[Activity] For this exercise, write out exactly the lines from the line containing "order: Artiodactyla" through the last line of the records, and no other lines.

[Data extract]
/---

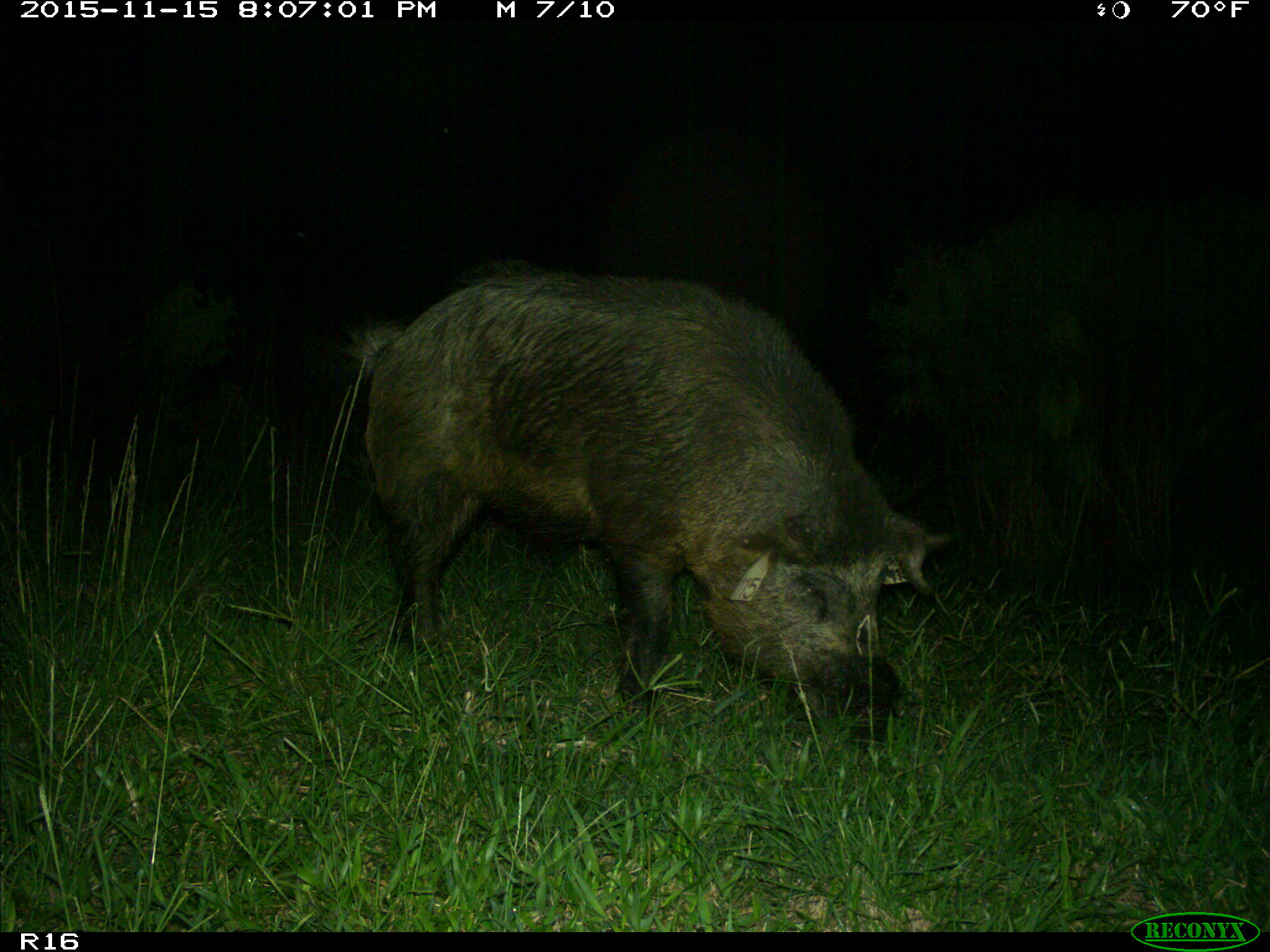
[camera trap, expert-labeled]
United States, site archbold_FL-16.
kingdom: Animalia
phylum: Chordata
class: Mammalia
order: Artiodactyla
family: Suidae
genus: Sus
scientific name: Sus scrofa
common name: wild boar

\---

[The completed task]
order: Artiodactyla
family: Suidae
genus: Sus
scientific name: Sus scrofa
common name: wild boar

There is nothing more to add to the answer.